Accordingly, the AIFTP has filed a Writ Petition in the Hon’ble Delhi High Court to challenge the said move of the CBDT.
The Petition contends that such “incentive” will encourage the CsIT(A) to pass orders in a “biased and prejudicial manner” in favour of the revenue and against taxpayers.
This will result in incorrect determination of tax liability of an assessee and violate Article 265 of the Constitution of India which provides for collection of tax as per law.
It is also contended that different CsIT(A) are likely to act in a different manner and accordingly the instructions violate Articles 14 and 21 of the Constitution.
The Petition has stated that it is well settled that an appellate authority should pass an order in an impartial manner and no administrative supervisory authority should interfere in the judicial functioning of an authority.
Attention has also been drawn to section 119(1) of the Income Tax Act 1961 which expressly states that the CBDT shall not issue any order or instruction or direction which interferes with the discretion of the Commissioner (Appeals) in the exercise of his or her appellate functions.
The Petition has also relied on several judgements wherein the independence of the CsIT(A) has been held to be a non-negotiable issue.
The Petition is likely to come up for hearing before the Hon’ble Delhi High Court shortly.
To re-shere (repeat), being of equal relevance(:
Looking not far back- albeit ‘human memory ‘ is, as ordained by nature, generally short –lived >
As said then, the right emphasis laid was on the priority of “Delivering quality tax payer services”.
Howver, The reported fresh move, being contested, to say the least, is in a reverse direction; is tantamount to a serious ‘self-contradiction’ and detestable ‘rollback’ of the above referred earlier moves, – commended to be in the right direction.

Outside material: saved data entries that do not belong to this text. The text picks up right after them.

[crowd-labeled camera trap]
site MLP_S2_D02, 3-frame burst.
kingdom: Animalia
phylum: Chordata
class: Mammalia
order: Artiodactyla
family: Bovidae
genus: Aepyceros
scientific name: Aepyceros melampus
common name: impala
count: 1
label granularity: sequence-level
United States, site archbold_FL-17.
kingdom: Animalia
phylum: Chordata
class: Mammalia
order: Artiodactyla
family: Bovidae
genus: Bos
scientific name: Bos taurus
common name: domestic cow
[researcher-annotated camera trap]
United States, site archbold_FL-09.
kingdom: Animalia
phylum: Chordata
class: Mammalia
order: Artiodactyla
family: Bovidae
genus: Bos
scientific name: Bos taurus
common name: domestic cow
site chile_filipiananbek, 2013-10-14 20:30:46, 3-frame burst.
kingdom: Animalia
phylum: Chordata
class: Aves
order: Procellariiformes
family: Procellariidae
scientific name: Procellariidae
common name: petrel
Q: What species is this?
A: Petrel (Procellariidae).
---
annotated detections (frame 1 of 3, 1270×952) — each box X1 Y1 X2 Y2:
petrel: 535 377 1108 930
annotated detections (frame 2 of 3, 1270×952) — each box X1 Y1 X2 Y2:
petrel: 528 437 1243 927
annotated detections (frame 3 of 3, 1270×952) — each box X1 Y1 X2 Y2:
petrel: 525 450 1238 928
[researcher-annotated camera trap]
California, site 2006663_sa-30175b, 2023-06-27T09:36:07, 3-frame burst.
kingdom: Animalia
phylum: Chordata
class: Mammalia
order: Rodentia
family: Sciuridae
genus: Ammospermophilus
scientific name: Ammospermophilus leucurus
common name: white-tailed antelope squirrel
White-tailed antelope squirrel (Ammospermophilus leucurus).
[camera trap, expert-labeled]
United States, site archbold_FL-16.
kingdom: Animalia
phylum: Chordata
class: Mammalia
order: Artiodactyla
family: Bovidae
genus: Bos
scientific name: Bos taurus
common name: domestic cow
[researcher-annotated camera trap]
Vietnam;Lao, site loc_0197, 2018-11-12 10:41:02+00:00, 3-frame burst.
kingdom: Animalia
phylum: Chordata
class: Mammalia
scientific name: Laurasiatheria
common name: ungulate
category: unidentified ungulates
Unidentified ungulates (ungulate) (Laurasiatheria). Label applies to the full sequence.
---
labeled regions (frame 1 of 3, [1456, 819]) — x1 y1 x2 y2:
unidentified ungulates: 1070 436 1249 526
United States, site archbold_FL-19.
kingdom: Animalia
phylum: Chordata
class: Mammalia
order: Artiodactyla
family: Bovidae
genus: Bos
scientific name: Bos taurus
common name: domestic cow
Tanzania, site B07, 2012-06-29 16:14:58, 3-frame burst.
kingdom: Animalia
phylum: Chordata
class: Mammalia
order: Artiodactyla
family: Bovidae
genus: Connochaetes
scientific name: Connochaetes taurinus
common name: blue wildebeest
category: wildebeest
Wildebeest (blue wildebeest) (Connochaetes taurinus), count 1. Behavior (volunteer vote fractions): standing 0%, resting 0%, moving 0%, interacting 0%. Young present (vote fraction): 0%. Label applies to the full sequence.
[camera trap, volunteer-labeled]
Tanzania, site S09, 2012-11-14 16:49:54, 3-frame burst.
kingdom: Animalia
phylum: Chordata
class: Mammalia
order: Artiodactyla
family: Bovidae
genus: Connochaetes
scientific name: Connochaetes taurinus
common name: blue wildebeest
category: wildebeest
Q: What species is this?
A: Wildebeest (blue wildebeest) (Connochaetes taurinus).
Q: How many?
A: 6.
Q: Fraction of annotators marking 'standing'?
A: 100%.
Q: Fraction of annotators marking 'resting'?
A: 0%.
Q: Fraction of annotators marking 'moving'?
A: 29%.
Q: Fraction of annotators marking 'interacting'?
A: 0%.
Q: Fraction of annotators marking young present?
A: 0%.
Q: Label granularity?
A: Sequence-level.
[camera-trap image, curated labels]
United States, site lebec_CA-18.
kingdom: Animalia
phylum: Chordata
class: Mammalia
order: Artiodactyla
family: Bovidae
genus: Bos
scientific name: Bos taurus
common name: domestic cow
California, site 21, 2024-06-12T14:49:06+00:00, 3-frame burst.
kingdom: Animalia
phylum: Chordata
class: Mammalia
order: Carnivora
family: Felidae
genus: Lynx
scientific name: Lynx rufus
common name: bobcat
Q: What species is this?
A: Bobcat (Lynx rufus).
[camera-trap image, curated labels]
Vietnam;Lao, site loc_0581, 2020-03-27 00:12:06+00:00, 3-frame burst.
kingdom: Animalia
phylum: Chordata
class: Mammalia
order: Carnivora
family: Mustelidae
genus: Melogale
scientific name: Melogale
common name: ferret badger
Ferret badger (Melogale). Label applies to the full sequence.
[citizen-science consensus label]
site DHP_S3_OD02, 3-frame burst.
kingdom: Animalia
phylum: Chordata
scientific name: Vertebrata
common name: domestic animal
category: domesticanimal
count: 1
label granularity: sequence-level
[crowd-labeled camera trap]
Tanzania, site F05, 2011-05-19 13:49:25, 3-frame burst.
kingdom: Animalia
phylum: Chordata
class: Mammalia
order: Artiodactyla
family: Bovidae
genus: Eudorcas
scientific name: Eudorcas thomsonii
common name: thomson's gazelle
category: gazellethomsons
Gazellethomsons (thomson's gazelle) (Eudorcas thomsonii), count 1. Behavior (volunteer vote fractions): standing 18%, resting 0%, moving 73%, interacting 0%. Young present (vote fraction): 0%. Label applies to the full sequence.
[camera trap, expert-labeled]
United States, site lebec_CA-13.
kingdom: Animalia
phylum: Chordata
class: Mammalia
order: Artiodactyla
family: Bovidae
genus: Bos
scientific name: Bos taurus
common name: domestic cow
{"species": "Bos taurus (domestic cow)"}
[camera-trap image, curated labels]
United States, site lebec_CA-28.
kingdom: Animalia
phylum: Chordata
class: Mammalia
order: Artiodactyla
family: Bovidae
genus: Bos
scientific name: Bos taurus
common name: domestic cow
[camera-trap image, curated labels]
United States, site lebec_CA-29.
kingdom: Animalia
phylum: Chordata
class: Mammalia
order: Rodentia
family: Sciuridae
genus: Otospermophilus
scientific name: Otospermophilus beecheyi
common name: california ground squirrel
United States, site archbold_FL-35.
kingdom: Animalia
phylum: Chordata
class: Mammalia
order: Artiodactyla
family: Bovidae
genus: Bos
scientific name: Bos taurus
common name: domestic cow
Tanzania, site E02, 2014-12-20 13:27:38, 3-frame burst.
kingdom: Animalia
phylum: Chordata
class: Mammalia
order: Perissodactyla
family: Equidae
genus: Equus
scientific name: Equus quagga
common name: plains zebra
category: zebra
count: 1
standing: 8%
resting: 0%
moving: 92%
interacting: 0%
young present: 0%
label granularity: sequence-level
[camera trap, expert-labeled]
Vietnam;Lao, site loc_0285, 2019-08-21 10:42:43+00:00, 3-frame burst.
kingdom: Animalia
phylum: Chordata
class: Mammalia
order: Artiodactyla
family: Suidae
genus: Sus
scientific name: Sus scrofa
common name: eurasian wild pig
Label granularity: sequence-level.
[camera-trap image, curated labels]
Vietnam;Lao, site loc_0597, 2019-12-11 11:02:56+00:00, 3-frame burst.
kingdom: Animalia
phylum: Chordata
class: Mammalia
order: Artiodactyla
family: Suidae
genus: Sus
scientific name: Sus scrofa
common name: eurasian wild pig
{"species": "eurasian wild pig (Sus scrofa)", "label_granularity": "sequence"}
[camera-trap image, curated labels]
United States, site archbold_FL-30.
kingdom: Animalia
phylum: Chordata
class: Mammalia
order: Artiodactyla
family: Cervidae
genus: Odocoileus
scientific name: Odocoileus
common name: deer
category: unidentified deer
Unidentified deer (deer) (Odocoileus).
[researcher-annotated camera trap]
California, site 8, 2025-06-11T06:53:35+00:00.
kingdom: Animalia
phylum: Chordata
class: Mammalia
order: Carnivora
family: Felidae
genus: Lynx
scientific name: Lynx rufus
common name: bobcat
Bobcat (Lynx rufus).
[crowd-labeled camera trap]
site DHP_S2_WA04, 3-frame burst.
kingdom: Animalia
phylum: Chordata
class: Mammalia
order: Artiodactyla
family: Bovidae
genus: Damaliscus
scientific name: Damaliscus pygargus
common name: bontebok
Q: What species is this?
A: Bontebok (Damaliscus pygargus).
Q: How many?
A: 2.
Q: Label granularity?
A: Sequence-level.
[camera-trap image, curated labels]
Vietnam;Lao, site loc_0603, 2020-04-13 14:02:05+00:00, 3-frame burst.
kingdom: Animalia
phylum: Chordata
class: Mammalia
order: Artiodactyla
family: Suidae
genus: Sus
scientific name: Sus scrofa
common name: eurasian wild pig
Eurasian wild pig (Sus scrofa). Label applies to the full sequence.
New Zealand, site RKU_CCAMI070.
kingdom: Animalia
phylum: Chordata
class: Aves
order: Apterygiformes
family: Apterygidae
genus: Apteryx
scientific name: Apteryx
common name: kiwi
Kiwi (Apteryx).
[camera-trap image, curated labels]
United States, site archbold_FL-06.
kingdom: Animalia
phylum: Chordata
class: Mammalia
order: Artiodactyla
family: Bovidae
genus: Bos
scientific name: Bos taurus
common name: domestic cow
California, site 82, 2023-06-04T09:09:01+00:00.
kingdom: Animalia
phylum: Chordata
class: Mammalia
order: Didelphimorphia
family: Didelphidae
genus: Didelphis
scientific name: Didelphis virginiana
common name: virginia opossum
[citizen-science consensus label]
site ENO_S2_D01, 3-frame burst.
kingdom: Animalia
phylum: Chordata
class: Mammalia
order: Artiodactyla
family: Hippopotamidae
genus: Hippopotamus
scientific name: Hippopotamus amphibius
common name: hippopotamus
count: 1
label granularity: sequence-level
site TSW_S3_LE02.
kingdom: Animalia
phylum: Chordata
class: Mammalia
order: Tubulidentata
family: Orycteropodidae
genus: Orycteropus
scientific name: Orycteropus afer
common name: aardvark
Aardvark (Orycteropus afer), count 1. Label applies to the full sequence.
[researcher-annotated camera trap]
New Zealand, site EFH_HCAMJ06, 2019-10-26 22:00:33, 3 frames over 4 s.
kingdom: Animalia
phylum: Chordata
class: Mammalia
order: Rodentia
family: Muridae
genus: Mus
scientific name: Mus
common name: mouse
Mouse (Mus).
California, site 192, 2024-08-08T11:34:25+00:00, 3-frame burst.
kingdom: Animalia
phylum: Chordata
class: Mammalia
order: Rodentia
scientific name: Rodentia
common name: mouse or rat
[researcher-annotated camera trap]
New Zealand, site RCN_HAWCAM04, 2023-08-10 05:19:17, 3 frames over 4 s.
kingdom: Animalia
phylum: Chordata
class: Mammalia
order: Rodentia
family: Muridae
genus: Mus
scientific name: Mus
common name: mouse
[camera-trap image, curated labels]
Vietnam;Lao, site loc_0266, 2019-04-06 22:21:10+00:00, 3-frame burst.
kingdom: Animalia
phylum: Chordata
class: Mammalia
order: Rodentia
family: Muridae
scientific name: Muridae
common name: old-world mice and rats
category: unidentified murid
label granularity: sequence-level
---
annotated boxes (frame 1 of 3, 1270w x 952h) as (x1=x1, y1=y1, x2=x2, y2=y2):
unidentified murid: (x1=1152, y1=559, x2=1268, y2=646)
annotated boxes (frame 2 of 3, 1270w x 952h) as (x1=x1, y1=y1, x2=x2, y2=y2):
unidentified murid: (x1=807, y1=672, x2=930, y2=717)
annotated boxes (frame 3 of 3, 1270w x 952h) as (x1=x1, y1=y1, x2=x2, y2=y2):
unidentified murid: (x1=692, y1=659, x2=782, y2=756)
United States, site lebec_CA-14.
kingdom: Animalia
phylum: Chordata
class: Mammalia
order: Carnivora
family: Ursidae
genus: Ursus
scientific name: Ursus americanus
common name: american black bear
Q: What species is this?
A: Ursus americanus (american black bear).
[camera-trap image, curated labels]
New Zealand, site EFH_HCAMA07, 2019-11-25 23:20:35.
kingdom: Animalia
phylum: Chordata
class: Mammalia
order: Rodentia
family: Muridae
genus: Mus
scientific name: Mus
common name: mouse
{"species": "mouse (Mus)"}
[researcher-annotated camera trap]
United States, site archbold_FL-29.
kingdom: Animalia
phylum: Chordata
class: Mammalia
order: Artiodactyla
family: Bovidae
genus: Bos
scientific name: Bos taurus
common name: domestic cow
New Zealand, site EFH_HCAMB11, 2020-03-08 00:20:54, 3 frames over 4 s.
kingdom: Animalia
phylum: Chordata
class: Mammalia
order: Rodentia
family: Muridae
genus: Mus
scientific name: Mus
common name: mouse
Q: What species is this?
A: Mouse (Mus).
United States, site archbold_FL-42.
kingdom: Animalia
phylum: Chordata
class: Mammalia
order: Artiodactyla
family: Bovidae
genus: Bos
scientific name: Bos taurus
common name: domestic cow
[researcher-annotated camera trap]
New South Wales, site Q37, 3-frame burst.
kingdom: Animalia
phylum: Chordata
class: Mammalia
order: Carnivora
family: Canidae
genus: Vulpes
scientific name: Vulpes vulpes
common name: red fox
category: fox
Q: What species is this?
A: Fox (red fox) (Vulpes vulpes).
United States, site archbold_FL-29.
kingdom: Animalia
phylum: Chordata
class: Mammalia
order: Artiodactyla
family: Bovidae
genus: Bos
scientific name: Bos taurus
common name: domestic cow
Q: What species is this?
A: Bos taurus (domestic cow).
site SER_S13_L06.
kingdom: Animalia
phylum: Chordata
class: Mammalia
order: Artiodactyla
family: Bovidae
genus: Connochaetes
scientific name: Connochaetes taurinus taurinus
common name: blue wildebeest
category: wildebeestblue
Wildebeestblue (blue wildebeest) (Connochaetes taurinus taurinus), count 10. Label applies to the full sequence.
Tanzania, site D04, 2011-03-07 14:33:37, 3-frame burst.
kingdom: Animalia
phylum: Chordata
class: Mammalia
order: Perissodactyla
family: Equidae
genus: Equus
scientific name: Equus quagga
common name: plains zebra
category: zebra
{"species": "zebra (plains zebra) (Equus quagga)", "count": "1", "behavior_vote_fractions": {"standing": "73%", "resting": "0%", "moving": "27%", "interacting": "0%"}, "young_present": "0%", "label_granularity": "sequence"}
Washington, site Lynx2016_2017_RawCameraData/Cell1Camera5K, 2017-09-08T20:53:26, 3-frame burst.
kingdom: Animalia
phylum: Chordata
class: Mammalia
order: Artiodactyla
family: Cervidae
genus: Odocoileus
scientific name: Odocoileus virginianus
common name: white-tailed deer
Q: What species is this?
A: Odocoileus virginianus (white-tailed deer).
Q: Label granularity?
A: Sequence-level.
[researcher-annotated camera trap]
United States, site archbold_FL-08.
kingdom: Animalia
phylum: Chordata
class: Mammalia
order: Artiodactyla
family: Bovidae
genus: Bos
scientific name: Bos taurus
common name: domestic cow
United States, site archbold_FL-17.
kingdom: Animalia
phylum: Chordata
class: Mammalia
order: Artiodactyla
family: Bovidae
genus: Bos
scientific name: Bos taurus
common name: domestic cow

In substance, the illogical faulty move makes for a drastic paradigm shift /change, across the board, with priority to ‘quantity’ (in effect, high -pitched assessments) as opposed to ‘quality’ (assessments strictly in accordance with both ‘letter’ and ‘spirit’ of ‘the law’.
As regards exercise by an appellate authority’s of ‘discretion’ in disposal of an appeal, that again is not an unbridled power; but might have to ideally stand the judicial standards of ‘independence’ and ‘objectivity’.
Same way as, in relation to the first stage, being ‘assessment’ , authored by the lowly AO, the said standards might have to be observed. For independent thoughts and viewpoints shared, and some suggestions made, if so care, refer the Article (2008) 169 TAXMAN 14 (ART) – paragraph 2.1 is of relevance .
I congratulate AIFTP for taking up cudgels against a wholly illegal notification to the detriment of the taxpayers.